• _REQUIREMENTS_: Please reproduce every line of the records below word for word, omitting the pictures.

[A block of data]

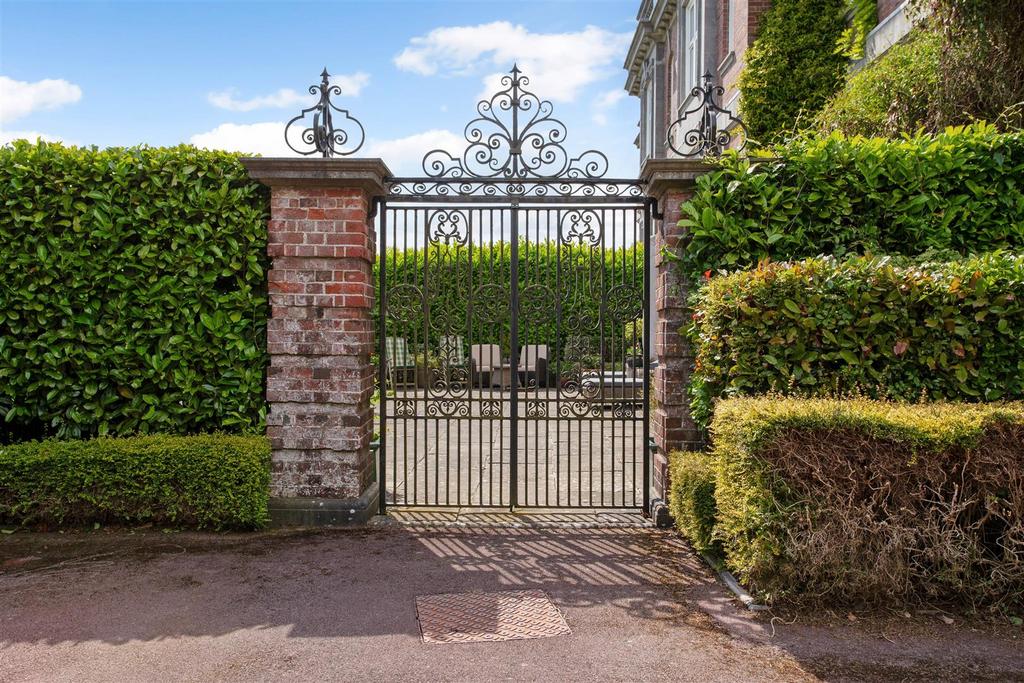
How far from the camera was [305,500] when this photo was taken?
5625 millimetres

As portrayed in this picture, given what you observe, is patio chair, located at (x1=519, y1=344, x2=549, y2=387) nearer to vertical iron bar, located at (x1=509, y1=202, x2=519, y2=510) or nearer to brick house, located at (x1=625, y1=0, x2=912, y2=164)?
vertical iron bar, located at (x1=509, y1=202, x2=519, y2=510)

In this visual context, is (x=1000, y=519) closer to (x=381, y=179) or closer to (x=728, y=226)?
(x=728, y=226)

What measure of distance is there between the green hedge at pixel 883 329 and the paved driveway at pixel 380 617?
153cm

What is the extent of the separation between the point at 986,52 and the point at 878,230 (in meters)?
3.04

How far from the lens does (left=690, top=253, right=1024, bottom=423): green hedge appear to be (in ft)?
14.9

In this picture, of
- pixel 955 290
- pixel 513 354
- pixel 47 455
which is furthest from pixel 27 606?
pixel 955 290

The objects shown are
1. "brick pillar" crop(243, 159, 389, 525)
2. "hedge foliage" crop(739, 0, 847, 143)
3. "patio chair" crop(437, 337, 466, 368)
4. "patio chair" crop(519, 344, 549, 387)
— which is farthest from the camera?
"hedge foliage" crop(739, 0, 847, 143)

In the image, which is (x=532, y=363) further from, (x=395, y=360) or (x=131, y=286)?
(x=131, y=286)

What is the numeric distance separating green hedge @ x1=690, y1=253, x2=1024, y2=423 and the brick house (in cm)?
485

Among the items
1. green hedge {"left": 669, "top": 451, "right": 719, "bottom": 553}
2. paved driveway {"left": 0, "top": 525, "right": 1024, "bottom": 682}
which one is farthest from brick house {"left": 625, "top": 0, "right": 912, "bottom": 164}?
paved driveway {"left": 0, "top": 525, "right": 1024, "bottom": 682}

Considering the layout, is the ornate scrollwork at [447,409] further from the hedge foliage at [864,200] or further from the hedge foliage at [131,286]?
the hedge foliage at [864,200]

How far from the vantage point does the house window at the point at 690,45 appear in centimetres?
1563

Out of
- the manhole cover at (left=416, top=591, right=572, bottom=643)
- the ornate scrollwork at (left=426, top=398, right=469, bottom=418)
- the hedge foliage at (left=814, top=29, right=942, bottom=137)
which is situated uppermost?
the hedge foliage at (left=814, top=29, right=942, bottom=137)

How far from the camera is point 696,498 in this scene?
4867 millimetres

• _EXPECTED ANSWER_:
How far from the camera was [305,500] when this photo was taken?
5625 millimetres

As portrayed in this picture, given what you observe, is patio chair, located at (x1=519, y1=344, x2=549, y2=387) nearer to vertical iron bar, located at (x1=509, y1=202, x2=519, y2=510) or nearer to brick house, located at (x1=625, y1=0, x2=912, y2=164)?
vertical iron bar, located at (x1=509, y1=202, x2=519, y2=510)

In this visual context, is (x=1000, y=519) closer to (x=381, y=179) or closer to (x=728, y=226)?
(x=728, y=226)

What measure of distance is there between the green hedge at pixel 883 329 and the paved driveway at pixel 380 617?
153cm

What is the extent of the separation between the point at 986,52 and the point at 878,230 (in meters)?
3.04

How far from the lens does (left=690, top=253, right=1024, bottom=423): green hedge appear to be (in ft)?
14.9

In this picture, of
- pixel 955 290
- pixel 513 354
- pixel 47 455
which is furthest from pixel 27 606?
pixel 955 290

The objects shown are
1. "brick pillar" crop(243, 159, 389, 525)
2. "hedge foliage" crop(739, 0, 847, 143)
3. "patio chair" crop(437, 337, 466, 368)
4. "patio chair" crop(519, 344, 549, 387)
— which is farthest from the camera?
"hedge foliage" crop(739, 0, 847, 143)

In the image, which is (x=532, y=363) further from, (x=395, y=360) or (x=131, y=286)?
(x=131, y=286)

What is the numeric distance separating green hedge @ x1=690, y1=253, x2=1024, y2=423 and the brick house (in cm)?
485

Among the items
1. green hedge {"left": 669, "top": 451, "right": 719, "bottom": 553}
2. paved driveway {"left": 0, "top": 525, "right": 1024, "bottom": 682}
which one is farthest from brick house {"left": 625, "top": 0, "right": 912, "bottom": 164}?
paved driveway {"left": 0, "top": 525, "right": 1024, "bottom": 682}

Considering the layout, is the ornate scrollwork at [447,409] further from the hedge foliage at [864,200] or further from the hedge foliage at [131,286]?
the hedge foliage at [864,200]

How far from the vantage point does the house window at the point at 690,45 appear in centimetres?
1563

Out of
- the manhole cover at (left=416, top=591, right=572, bottom=643)
- the ornate scrollwork at (left=426, top=398, right=469, bottom=418)
- the hedge foliage at (left=814, top=29, right=942, bottom=137)
which is situated uppermost?
the hedge foliage at (left=814, top=29, right=942, bottom=137)

How far from the camera is point 696,498 in this scene?
4867 millimetres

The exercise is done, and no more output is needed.